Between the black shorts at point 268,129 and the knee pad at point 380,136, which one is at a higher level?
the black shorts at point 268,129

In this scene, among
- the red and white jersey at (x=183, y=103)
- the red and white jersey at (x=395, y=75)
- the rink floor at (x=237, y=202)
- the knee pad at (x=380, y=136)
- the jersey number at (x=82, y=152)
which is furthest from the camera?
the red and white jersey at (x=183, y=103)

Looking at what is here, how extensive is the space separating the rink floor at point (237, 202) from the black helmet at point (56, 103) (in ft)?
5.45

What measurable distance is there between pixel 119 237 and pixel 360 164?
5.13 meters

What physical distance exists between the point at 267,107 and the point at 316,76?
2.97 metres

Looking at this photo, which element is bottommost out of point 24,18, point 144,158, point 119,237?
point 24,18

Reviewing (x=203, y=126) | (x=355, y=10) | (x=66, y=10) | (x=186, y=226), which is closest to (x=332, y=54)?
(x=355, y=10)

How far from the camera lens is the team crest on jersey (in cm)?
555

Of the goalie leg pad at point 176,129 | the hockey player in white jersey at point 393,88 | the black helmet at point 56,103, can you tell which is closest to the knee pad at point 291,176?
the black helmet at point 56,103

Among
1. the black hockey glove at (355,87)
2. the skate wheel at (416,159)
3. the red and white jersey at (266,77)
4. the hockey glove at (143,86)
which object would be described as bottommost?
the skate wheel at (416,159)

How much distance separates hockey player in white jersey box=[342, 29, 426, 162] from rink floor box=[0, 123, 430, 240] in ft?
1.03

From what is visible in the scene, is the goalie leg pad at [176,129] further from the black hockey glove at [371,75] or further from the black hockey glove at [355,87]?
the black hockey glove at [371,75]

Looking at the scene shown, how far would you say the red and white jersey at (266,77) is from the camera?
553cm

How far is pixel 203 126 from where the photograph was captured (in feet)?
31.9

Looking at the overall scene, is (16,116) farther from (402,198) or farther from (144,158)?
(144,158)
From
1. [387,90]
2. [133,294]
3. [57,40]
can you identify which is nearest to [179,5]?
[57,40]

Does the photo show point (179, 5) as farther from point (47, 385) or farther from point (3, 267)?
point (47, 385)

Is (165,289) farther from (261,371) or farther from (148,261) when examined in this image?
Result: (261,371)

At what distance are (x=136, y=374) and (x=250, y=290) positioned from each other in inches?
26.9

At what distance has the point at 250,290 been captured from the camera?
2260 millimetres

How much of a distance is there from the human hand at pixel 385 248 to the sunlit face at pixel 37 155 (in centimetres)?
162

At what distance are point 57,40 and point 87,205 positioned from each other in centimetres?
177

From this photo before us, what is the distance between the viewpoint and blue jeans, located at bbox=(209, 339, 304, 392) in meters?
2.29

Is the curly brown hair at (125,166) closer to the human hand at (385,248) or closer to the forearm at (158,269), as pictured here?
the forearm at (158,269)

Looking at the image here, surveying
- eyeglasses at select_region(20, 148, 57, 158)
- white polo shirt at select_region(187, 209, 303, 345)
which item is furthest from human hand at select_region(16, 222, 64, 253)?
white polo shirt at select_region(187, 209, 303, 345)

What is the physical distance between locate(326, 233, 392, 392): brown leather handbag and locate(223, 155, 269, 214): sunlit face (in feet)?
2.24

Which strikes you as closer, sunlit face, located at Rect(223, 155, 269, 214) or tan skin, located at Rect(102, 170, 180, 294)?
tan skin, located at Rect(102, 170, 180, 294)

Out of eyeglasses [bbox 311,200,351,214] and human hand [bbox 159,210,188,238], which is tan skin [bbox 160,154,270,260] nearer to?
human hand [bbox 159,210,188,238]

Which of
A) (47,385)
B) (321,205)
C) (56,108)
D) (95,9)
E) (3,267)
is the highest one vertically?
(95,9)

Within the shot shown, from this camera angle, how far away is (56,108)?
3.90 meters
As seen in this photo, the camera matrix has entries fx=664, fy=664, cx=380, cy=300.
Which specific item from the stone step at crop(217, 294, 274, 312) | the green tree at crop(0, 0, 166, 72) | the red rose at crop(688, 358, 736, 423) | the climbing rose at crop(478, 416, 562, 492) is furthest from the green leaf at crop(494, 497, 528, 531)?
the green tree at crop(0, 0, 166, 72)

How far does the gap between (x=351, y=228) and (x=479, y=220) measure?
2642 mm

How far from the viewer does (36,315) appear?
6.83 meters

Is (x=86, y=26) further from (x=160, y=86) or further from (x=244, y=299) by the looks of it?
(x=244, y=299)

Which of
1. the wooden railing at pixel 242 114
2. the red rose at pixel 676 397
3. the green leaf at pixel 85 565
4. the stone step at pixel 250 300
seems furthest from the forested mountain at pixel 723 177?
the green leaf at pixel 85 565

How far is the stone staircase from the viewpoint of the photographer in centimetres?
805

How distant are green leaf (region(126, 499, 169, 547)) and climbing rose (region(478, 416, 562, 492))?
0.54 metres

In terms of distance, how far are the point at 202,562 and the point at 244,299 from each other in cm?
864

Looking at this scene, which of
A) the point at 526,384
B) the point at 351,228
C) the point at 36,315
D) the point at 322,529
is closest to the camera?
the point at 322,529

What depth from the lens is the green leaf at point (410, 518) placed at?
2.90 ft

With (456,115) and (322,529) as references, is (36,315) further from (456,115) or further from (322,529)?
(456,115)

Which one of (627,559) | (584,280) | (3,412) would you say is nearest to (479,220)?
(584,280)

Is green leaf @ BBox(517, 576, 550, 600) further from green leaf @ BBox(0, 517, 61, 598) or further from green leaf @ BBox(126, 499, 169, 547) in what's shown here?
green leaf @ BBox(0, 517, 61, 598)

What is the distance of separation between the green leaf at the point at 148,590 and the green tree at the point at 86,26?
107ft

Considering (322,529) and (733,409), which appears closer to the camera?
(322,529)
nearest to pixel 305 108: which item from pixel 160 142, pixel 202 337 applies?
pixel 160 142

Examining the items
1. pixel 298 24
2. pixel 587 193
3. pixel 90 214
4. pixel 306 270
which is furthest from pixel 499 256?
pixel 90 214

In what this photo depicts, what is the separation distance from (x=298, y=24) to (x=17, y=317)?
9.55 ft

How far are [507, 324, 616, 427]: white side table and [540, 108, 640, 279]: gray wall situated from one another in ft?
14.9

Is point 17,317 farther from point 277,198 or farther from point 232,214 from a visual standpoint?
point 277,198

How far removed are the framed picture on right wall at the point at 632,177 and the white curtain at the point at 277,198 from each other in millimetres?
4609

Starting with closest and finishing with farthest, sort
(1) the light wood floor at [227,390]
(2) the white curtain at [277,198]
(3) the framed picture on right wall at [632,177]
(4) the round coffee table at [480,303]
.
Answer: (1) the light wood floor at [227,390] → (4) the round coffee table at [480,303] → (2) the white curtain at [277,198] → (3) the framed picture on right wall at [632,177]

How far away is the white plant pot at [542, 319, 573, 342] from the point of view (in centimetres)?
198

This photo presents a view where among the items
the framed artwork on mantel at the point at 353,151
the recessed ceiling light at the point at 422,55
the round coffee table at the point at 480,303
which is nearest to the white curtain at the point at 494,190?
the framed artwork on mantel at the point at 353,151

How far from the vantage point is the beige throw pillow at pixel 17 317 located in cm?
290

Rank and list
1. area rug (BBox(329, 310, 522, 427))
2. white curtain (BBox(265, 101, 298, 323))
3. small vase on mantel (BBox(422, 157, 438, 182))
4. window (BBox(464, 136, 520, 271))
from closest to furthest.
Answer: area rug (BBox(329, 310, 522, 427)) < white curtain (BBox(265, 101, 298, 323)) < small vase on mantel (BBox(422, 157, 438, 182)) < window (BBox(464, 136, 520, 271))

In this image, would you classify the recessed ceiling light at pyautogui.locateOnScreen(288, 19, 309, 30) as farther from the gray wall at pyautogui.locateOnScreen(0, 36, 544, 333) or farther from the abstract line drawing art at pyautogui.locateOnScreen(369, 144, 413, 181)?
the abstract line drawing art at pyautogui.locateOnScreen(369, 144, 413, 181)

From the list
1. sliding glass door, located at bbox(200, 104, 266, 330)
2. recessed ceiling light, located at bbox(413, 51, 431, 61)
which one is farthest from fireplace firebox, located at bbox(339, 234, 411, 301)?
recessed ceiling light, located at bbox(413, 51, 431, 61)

• **Written request**
Convert everything from the start of the records above down to the line containing "5.13 meters" into a JSON list of strings, one string per line, with blank lines omitted.

• **Task result**
[
  "Between the black shorts at point 268,129 and the knee pad at point 380,136, which one is at a higher level?",
  "the black shorts at point 268,129",
  "In this scene, among",
  "- the red and white jersey at (x=183, y=103)",
  "- the red and white jersey at (x=395, y=75)",
  "- the rink floor at (x=237, y=202)",
  "- the knee pad at (x=380, y=136)",
  "- the jersey number at (x=82, y=152)",
  "which is furthest from the camera?",
  "the red and white jersey at (x=183, y=103)",
  "Looking at what is here, how extensive is the space separating the rink floor at point (237, 202) from the black helmet at point (56, 103) (in ft)?",
  "5.45",
  "What measurable distance is there between pixel 119 237 and pixel 360 164?",
  "5.13 meters"
]